A partir de son emprisonnement, Sabbataï se prend désormais pour le fils unique de Dieu en plus d’être le Messie.

Tobias Cohen affirme que des musulmans croyaient en Sabbataï et les autorités turcs en furent alarmés. Néhémie Cohen, qui était un érudit et le plus grand kabbaliste de Pologne, entama un voyage pour rendre visite à Sabbataï.

Avant d’aller plus loin, il est important de comprendre que dans le Judaïsme rabbinique, il y a deux messies :

– Le Messie fils de Joseph
– Le Messie fils de David

Le Messie fils de Joseph précédera le Messie fils de David et mourra avant la venu du Messie fils de David. Le Messie fils de Joseph devra aussi annoncer la venu du Messie fils de David. Le Messie fils de David sera celui qui apportera la rédemption aux juifs et élèvera la communauté juive au-dessus de toutes les autres nations. Viendra par la suite les temps messianiques.
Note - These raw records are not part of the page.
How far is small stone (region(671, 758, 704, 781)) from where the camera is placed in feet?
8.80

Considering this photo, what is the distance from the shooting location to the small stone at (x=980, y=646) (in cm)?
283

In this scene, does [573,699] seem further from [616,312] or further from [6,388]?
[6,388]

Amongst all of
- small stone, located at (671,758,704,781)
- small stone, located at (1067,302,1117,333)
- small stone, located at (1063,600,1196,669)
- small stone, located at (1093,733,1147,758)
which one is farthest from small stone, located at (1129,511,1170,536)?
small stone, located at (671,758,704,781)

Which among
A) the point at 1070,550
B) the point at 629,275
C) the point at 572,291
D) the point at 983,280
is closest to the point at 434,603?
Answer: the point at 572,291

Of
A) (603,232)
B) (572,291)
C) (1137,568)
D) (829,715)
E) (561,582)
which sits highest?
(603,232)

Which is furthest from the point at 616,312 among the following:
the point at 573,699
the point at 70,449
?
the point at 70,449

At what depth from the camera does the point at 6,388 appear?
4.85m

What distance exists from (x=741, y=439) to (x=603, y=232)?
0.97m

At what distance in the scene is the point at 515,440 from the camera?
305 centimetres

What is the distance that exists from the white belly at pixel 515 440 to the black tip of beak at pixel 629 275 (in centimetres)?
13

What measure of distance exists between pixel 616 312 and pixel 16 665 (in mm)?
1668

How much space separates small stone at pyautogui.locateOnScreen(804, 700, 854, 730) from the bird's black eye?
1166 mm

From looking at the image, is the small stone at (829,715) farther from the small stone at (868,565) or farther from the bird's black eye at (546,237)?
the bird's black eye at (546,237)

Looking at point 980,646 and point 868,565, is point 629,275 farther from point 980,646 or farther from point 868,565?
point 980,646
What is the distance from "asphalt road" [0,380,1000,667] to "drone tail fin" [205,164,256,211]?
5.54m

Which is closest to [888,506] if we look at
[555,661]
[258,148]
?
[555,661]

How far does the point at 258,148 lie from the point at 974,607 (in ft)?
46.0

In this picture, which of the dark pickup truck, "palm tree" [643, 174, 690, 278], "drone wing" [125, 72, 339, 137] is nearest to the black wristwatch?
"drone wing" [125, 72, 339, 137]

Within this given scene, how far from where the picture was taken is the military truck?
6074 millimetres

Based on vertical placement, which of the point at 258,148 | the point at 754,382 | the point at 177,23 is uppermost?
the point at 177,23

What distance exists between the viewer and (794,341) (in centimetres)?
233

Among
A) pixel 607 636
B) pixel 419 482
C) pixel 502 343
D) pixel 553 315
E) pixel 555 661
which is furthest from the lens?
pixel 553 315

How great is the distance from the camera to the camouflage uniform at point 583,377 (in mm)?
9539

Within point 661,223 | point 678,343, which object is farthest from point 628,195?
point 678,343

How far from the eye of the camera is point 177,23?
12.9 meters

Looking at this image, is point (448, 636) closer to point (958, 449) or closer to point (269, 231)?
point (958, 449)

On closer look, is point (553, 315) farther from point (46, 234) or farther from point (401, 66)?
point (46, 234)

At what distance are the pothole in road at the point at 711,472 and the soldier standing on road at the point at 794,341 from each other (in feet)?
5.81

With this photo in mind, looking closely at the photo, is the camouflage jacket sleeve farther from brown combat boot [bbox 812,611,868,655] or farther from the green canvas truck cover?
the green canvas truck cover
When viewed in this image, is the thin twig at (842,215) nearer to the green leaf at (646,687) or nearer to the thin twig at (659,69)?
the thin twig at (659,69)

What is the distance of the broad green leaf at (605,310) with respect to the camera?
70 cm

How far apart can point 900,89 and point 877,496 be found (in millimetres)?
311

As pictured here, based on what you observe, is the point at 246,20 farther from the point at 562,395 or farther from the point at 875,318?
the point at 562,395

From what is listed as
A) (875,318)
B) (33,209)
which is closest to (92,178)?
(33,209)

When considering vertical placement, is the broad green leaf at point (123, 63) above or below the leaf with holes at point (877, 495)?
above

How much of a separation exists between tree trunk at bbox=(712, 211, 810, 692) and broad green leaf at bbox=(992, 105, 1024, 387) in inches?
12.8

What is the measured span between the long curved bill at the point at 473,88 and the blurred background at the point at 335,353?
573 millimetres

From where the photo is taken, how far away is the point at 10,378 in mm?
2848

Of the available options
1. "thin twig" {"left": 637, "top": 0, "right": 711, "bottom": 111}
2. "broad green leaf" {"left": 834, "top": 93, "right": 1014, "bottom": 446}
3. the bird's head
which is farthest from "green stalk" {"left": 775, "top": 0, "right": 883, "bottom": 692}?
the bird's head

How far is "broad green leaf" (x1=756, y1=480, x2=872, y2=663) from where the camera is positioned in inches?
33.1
Néhémie Cohen se considérait comme le Messie fils de Joseph alors que Sabbataï Tsevi, lui, se considérait comme le Messie fils de David. Contrairement à Sabbataï, Néhémie n’était pas reconnu par la communauté juive comme étant le Messie fils de Joseph. Lors de leur rencontre, Sabbataï lui proposa une reconnaissance mutuelle mais Néhémie était obstiné à ne pas reconnaître Sabbataï comme étant le Messie fils de David. D’ailleurs, Néhémie affirmait que son ministère n’avait pas commencé et de ce fait, le Messie fils de David ne pouvait s’être manifesté de son vivant. Le sujet du Messie fils de Joseph devint préoccupante pour les sabbataïstes et un gros problème car avant Sabbataï, le Messie fils de Joseph ne s’était jamais manifesté.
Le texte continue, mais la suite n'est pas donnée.